Newsflash - June 2022

In Melbourne Aircraft Leasing (UK) Ltd v Algeri [2022] NSWSC 443 the NSW Supreme Court dealt with a rather complex trust that was created over Virgin Australia Group’s assets following the Group’s exit from voluntary administration. The main question was whether the Trustee’s acted correctly in distributing funds to creditors without preferencing certain aircraft lessors. The lessors were of the view that their claims should be given priority in the distribution of funds from Trust based on the principle in Re Lundy Granite Co (1871) LR 6 Ch APP 462 (‘Lundy Granite’).

The Lundy Granite principle is an exception to the general rule that expenses incurred before an administration or liquidation are to be distributed in accordance with priority rules to secured and unsecured creditors. The principle provides that where the administrator uses property under lease during the administration period, the rent accruing is to be treated as an expense of the administrator and is therefore to be considered a priority debt. The Trustees rejected this claim and maintained that priority should be determined as outlined in the trust deed, which expressly provided for the proceeds of the Trust to be paid to ‘Pool A Creditors’ (which included the lessors) on a ‘pro-rata’ basis.

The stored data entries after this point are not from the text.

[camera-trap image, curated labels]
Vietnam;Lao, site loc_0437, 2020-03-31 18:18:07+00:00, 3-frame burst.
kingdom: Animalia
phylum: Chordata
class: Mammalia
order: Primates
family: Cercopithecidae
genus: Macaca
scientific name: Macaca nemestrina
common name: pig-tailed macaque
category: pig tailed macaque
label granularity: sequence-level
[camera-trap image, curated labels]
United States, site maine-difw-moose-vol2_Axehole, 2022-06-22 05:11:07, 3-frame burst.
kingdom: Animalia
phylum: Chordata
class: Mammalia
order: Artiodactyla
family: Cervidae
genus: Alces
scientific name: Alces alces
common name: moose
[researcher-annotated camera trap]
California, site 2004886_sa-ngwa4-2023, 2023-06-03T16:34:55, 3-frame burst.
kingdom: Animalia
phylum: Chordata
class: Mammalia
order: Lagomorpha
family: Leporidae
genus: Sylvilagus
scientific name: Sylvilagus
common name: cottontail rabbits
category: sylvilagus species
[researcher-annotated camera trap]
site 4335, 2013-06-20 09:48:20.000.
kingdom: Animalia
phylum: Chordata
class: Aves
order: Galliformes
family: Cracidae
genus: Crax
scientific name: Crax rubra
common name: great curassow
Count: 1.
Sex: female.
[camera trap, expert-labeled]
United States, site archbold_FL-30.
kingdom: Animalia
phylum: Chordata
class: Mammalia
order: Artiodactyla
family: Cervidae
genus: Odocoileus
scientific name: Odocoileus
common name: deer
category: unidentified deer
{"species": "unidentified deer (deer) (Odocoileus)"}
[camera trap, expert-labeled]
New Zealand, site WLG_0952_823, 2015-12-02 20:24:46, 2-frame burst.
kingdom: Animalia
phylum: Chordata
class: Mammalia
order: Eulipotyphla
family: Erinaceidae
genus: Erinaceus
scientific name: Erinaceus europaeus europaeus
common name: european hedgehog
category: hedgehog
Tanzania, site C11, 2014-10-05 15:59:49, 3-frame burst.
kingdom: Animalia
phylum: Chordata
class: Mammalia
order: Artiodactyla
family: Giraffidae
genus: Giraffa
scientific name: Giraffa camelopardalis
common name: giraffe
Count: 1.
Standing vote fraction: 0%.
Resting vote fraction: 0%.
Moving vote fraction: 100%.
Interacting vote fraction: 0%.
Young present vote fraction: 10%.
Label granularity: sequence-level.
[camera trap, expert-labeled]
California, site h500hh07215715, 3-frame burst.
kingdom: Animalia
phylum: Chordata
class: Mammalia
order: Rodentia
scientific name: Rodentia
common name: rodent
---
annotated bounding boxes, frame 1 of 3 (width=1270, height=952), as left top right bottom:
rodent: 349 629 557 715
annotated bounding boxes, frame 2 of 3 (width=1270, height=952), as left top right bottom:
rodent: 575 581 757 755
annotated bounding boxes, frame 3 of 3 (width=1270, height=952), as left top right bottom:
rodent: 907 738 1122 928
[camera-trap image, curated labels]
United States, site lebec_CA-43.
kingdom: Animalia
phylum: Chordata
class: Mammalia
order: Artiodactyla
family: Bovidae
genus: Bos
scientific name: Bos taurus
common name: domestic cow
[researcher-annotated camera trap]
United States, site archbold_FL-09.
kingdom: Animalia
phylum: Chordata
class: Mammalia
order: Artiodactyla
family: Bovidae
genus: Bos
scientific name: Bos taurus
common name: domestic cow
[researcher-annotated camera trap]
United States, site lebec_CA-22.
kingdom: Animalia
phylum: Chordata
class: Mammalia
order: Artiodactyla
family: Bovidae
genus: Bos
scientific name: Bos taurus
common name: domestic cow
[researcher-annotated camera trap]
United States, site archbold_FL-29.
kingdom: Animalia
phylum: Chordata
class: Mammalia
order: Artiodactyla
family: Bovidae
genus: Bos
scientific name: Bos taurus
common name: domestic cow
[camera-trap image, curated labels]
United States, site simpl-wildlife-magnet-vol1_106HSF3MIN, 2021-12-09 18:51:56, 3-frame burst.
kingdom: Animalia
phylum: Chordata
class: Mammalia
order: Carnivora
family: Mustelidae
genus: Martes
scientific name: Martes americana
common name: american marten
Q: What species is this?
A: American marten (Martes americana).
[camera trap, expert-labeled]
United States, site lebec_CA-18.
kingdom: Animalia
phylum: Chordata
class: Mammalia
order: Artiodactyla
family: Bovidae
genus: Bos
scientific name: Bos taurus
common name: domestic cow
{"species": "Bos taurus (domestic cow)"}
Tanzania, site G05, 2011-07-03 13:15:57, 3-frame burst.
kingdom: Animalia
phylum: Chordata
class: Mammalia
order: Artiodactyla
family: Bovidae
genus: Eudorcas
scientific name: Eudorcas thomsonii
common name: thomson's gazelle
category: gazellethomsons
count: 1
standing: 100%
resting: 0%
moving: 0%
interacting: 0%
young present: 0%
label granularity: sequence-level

The Court held that the Lundy Granite principle, although equitable in nature, was not applicable in the present situation. The possession of the aircraft were kept by arrangement for the joint benefit of the lessors and Virgin. There was no evidence the lessors could have put the aircraft to any alternative profitable use and in fact the lessor’s obtained significant benefits in both avoiding continuing costs of possessing the aircraft and the ability to pursue lease opportunities with the new owner of Virgin. Even if equitable grounds were made, the court was unwilling to extend the principle beyond the distribution of assets in a winding up regime to a very different context of a distribution of assets in a deed of administration or creditors’ trust.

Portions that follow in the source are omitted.